Readers will have noted the headline 'Sharing the Wealth' in last week’s Cochrane’s Column, and Drew Cochrane’s comments about the £60,000 or so received from the operator of the Kelburn Wind Farm.

But is this much acclaimed largesse really as good as it should be?

To encourage support for a new wind farm, it is normal practice for the developer to offer what is known as community benefit to those living near the proposed site. This can take various forms, the most common being the provision of a sum of money each year based on the installed power capacity of the wind farm.

The annual grant is solely in the gift of the company owning the turbines and is not a planning requirement or condition.

To ensure some uniformity between the many different wind farm developments, in April 2014 the Scottish Government published an advice note which recommended that the annual payment should be ‘at least £5,000 per megawatt (MW) per year’. That recommend rate was repeated by the Government in 2019.

As an example, it means that the annual amount of community benefit which should be provided for a wind farm with, say, 10 turbines, each of 5MW capacity, would be £250,000. The Government also advised that the rate should be increased each year to allow for inflation.

The Kelburn Wind Farm (now apparently known as the Green Hill Wind Farm) makes annual community benefit payments to organisations in Largs, Fairlie and Cumbrae through the Kelburn Wind Farm Community Fund. The wind farm comprises 14 turbines each with a rated output of 2MW, thus a total installed capacity of 28MW.

At the Government recommended rate of £5,000 per megawatt this should result in an annual community benefit payment into the fund of £140,000, or about 2.3 times the £60,000 which is currently being provided. What, one wonders, is the reason for this parsimony?

Wind farms are now significant investment assets, and as such are bought and sold to maximise the return on that investment. Both a wind farm owner, many of whom are today overseas based, the companies who manage the asset on behalf of the owners, and the companies who operate and maintain the turbines, all make substantial profits from harnessing Scotland’s free wind.
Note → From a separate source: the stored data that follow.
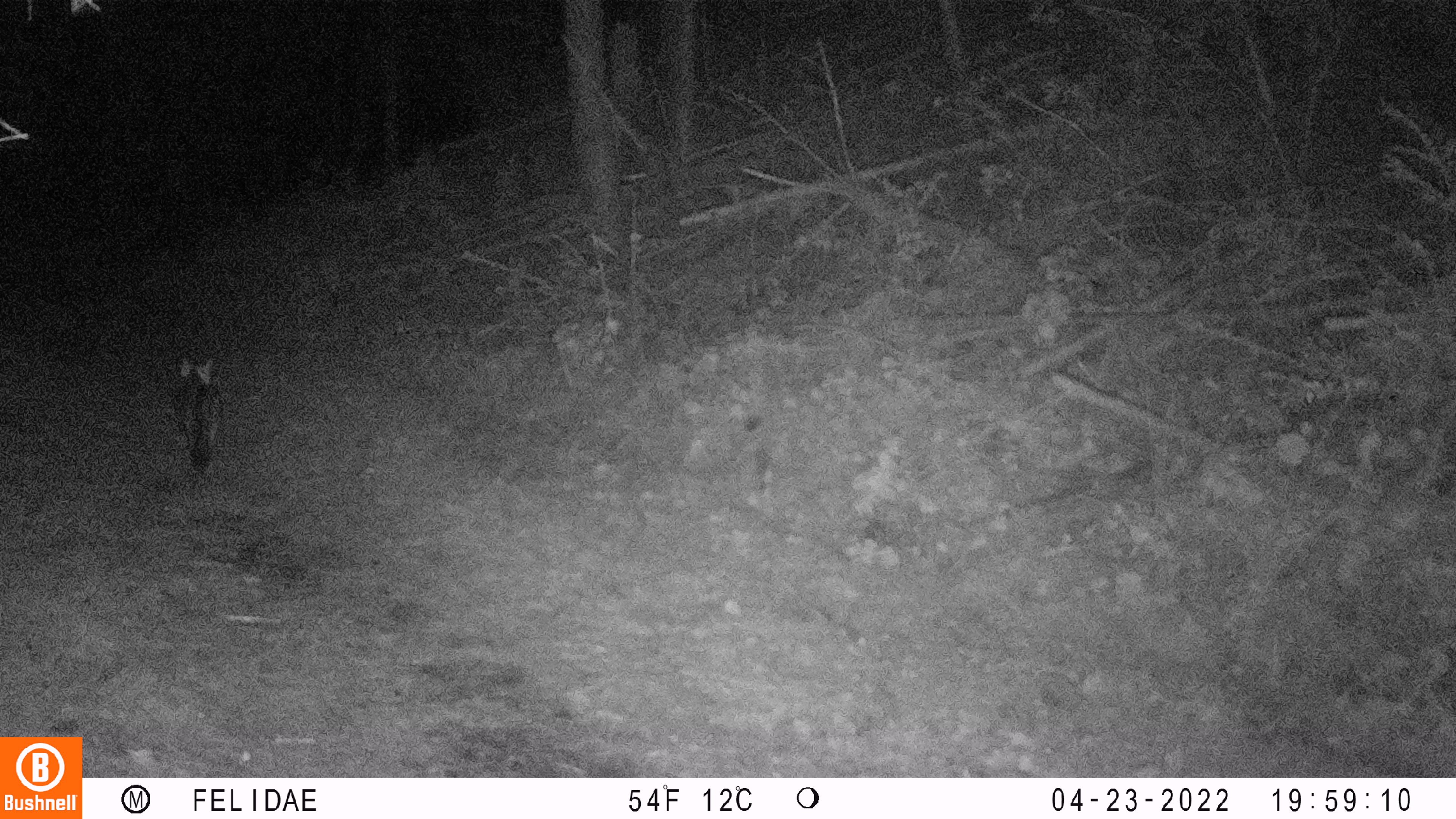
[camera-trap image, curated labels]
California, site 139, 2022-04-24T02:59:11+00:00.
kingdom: Animalia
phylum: Chordata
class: Mammalia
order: Carnivora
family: Canidae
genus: Urocyon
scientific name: Urocyon cinereoargenteus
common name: gray fox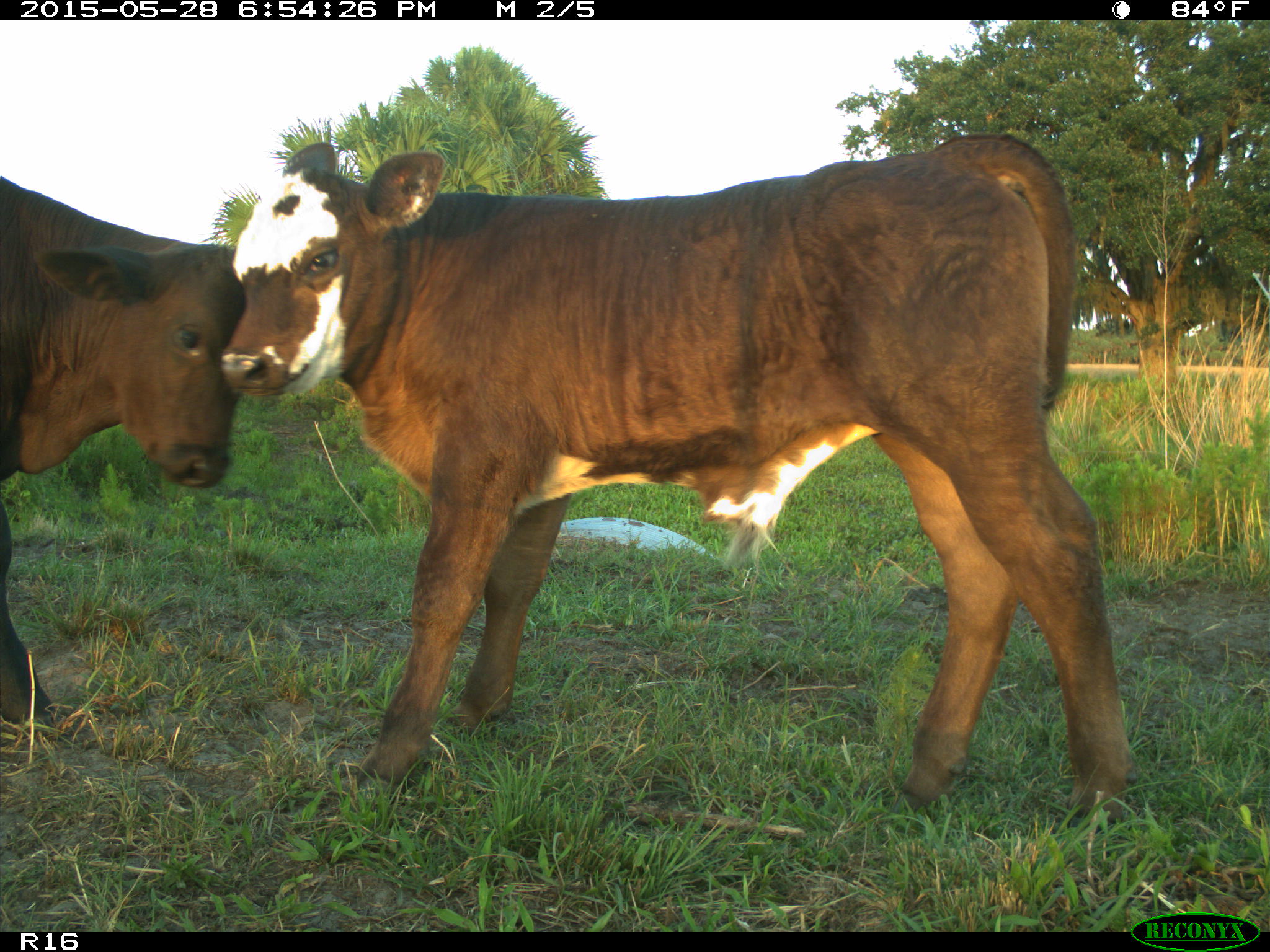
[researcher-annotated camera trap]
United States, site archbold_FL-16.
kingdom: Animalia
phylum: Chordata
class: Mammalia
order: Artiodactyla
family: Bovidae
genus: Bos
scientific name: Bos taurus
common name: domestic cow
These profits are even enhanced by the owners getting paid to shut down their wind farms when the wind does blow.

It would appear that the Kelburn, or Green Hill, Wind Farm is currently owned by the London-based asset management company The Renewables Infrastructure Group (‘TRIG’), one of whose stated objectives is ‘to create shareholder value’. In February 2014 TRIG’s chair reported to its shareholders that ‘cash generation has never been healthier’ with revenue after operating costs being £610 million.

Part of this would have come from the Kelburn Wind Farm, where the day-to-day operational management of the 14 turbines is handled by the company Renewable Energy Systems Limited (‘RES’). In 2022 RES, part of the world’s largest renewable energy company, paid a dividend of £79 million to its shareholders.

So why the reluctance of TRIG and/or RES to pay Largs, Fairlie and Cumbrae the going rate for community benefit? It is understood that the excuse for this parsimony is that the rate was agreed prior to the introduction of the 2014 Government guidance, the wind farm becoming operational in 2012.

This, of course, conveniently ignores the rise in value, income and profitability of the wind farm since then.

Just think about the number, and more importantly the value, of the local projects which could be funded if the cash-rich owner and operator of the Kelburn Wind Farm really did share their wealth and increased the annual community benefit to the recommended £140,000!